Hristiyan dünyasının batıdaki en önemli bir iki mabedinden biri olan Notre Dame de Sion Kilisesi yandı. Eş zamanlı olarak Kudüs’te Mescid-i Aksa’da da bir yangın çıktı. De Sion harabe haline geldi ama Aksa’daki yangın söndürüldü.
Yarın nerede ne olur bilmiyorum. Ya da yangınla kim kimi suçlar ve ardından neler yaşanır onu da bilmiyorum. 11 Eylül’de baba Bush o saldırının faturasını Irak’a çıkartmıştı. Bakalım bu işin faturası kime çıkartılacak.
İsterseniz bu hikâyeye en başından başlayalım.

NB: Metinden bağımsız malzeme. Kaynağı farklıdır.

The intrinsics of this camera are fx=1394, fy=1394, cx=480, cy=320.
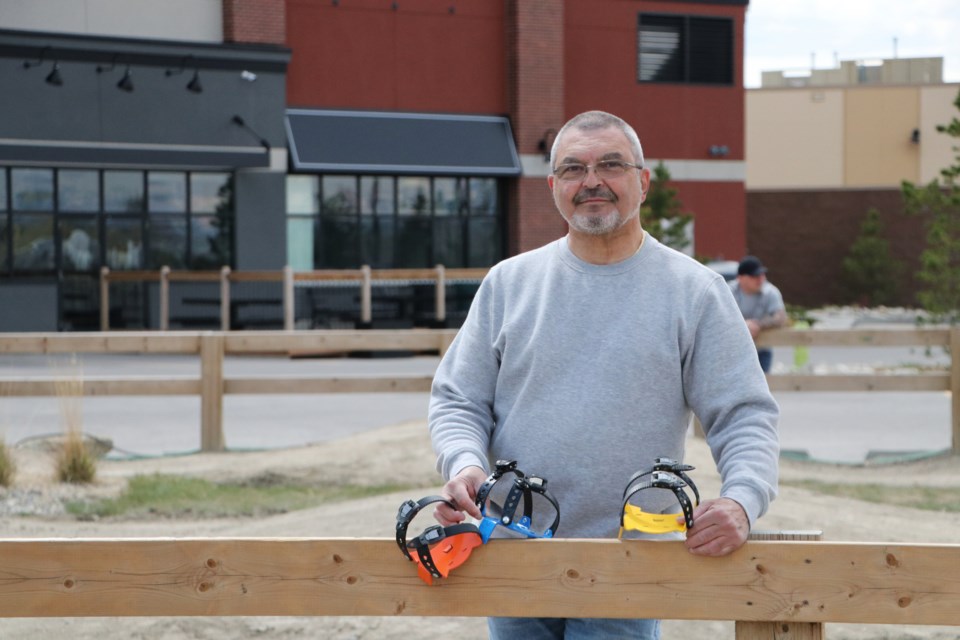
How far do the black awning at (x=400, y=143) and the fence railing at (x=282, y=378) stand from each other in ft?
55.4

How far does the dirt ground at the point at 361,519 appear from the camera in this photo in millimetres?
6609

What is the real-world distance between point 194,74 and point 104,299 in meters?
4.85

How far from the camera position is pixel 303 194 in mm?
30391

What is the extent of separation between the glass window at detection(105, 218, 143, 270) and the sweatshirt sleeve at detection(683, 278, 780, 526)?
26.2 metres

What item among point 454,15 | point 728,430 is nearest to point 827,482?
point 728,430

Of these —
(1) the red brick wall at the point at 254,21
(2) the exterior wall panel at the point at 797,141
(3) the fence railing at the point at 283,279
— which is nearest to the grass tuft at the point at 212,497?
(3) the fence railing at the point at 283,279

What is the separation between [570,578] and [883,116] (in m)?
50.7

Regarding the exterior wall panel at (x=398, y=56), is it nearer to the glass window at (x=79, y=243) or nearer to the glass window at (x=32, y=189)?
the glass window at (x=79, y=243)

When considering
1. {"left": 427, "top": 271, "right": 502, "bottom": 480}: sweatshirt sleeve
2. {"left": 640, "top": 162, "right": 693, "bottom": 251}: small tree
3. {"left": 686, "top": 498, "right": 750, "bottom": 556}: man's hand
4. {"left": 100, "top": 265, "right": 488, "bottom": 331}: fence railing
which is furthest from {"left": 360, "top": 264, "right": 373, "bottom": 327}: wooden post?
{"left": 686, "top": 498, "right": 750, "bottom": 556}: man's hand

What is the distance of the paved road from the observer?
44.9ft

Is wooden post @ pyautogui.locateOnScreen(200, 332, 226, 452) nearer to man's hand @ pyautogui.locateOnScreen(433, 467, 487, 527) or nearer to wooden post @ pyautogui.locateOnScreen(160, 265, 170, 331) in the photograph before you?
man's hand @ pyautogui.locateOnScreen(433, 467, 487, 527)

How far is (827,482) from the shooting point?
36.8 ft

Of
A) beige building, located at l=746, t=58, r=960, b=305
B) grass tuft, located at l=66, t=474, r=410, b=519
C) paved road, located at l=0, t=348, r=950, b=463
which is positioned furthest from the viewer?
beige building, located at l=746, t=58, r=960, b=305

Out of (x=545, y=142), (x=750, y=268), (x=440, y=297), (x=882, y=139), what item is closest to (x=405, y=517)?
(x=750, y=268)
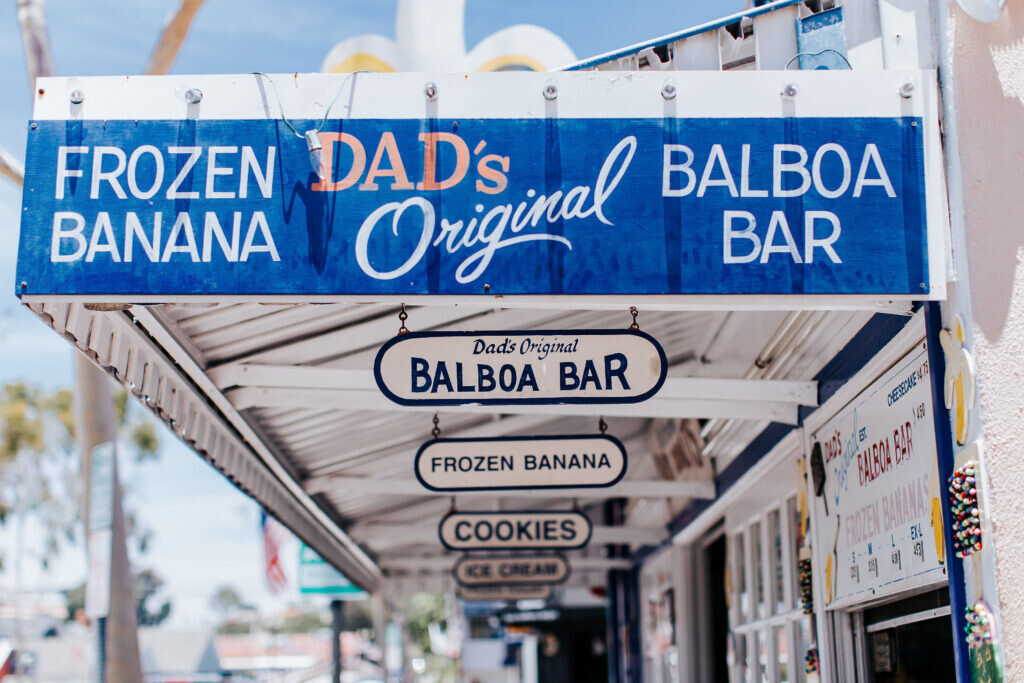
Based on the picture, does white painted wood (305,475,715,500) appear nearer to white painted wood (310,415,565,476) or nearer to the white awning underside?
the white awning underside

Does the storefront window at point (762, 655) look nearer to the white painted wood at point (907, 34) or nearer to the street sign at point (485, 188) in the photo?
the street sign at point (485, 188)

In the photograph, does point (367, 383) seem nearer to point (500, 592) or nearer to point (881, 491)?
point (881, 491)

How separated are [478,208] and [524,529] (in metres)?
5.27

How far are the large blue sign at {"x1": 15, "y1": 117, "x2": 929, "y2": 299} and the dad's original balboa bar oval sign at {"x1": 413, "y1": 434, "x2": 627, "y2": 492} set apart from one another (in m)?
2.11

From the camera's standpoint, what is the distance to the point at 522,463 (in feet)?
19.3

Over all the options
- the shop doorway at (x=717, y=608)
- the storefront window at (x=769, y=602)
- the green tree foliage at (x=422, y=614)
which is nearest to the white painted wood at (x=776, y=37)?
the storefront window at (x=769, y=602)

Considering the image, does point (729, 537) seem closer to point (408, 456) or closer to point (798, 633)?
point (798, 633)

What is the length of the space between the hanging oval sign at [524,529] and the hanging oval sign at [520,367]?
4493 millimetres

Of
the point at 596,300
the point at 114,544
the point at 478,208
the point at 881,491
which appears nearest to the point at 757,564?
the point at 881,491

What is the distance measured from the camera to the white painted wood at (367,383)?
18.4 ft

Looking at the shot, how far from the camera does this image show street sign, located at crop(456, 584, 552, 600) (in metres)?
11.5

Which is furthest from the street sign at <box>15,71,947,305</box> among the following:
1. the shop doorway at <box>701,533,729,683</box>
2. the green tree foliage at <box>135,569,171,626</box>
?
the green tree foliage at <box>135,569,171,626</box>

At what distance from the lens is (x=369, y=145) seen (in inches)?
156

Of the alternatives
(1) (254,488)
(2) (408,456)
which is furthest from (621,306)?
(2) (408,456)
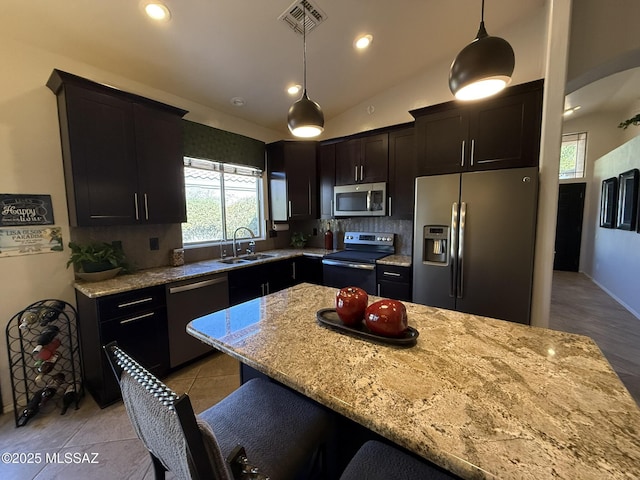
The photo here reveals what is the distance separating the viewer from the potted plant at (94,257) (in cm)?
212

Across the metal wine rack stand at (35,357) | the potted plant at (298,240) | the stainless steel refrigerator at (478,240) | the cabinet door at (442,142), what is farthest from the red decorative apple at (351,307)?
the potted plant at (298,240)

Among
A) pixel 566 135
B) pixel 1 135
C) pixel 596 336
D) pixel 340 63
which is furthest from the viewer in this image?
pixel 566 135

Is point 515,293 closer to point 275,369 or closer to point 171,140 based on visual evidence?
point 275,369

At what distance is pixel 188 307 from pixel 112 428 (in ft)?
3.10

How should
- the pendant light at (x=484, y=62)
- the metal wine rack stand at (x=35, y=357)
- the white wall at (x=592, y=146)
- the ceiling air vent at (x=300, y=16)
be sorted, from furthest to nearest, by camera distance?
the white wall at (x=592, y=146)
the ceiling air vent at (x=300, y=16)
the metal wine rack stand at (x=35, y=357)
the pendant light at (x=484, y=62)

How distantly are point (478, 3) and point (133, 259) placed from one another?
3900 mm

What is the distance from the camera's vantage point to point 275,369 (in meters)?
0.92

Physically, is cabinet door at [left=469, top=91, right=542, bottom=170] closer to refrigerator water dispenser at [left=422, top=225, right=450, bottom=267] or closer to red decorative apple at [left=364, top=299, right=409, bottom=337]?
refrigerator water dispenser at [left=422, top=225, right=450, bottom=267]

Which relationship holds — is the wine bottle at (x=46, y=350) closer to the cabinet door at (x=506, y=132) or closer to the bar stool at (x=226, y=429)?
the bar stool at (x=226, y=429)

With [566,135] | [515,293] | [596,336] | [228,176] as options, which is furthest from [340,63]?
[566,135]

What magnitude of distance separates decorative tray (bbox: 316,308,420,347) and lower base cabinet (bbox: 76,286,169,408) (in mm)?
1657

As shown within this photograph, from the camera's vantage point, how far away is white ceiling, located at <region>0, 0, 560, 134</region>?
1.90 metres

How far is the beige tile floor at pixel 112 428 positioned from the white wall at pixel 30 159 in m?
0.50

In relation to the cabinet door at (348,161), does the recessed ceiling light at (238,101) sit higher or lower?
higher
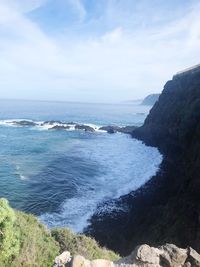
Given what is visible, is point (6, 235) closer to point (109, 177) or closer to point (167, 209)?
point (167, 209)

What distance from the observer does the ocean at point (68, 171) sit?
40.5 m

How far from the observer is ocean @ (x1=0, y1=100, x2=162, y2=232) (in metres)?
40.5

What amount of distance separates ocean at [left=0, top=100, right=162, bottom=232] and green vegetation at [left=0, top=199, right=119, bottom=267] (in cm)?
1201

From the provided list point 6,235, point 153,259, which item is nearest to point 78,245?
point 6,235

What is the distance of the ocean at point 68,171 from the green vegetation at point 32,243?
39.4 ft

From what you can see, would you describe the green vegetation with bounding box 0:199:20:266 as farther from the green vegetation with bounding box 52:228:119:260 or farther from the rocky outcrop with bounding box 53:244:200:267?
the rocky outcrop with bounding box 53:244:200:267

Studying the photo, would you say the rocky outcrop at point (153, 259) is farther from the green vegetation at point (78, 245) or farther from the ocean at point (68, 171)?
the ocean at point (68, 171)

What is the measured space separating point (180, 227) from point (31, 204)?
17455 millimetres

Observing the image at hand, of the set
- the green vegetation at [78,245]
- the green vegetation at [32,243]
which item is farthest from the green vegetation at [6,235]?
the green vegetation at [78,245]

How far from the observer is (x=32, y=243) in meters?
20.7

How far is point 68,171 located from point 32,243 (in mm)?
35111

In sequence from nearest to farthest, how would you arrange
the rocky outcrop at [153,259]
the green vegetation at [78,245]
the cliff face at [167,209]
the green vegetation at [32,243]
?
the rocky outcrop at [153,259], the green vegetation at [32,243], the green vegetation at [78,245], the cliff face at [167,209]

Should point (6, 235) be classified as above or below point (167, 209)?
above

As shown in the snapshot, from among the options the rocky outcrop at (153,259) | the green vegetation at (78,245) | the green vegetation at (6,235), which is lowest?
the green vegetation at (78,245)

“Büyük Orta Doğu Projesi” ya da nam-ı diğer “Genişletilmiş Ortadoğu İnisiyatifi” ya da tam adıyla Genişletilmiş Ortadoğu ve Kuzey Afrika Bölgesi ile Müşterek bir Gelecek ve İlerleme için Ortaklık”, adlı bu proje ABD’de kuluçka dönemini tamamladıktan sonra Haziran 2004’de Sea Island/ABD’deki G-8 Zirvesi’nde görücüye çıktı. Bu projenin ilk ortaya çıkışı soğuk savaşın sona ermesiyle, hatta o süreçte başlar. 1998’de ABD’de Clinton Dönemi’nde, 21. yüzyıla “Yenidünya düzeni”nin inşası için ilk adım olarak düşünülen stratejik bakış, düşünce, eylem planında bu yönde ileri doğru atılmış bir adımdır. Bu plana göre, dünya ABD’nin çıkarları doğrultusunda ve batının değerleri ve güvenliği temelinde şekillenecektir. Fikri zemini oluşturulduktan sonra 11 Eylül 2001’de ikiz kulelere yapılan saldırının ardından ABD’nin Afganistan ve ardından 2003 yılında Irak’a müdahalesi bu planın hayata geçirilmesinde ilk adım olmuştur.
BOP’u anlamak için RCD, CENTO, Bağdat Paktı’nı, Çekiç Güç’ü, PKK’yı, PYD’yi, DAEŞ’i FETÖ’yü, NATO’yu, BÇG’yi, darbeleri, AB’nin Türkiye’ye karşı tavrının arkasındaki sebepleri de anlamak gerekir. Belki “Tezkere”yi de anlamak gerekir.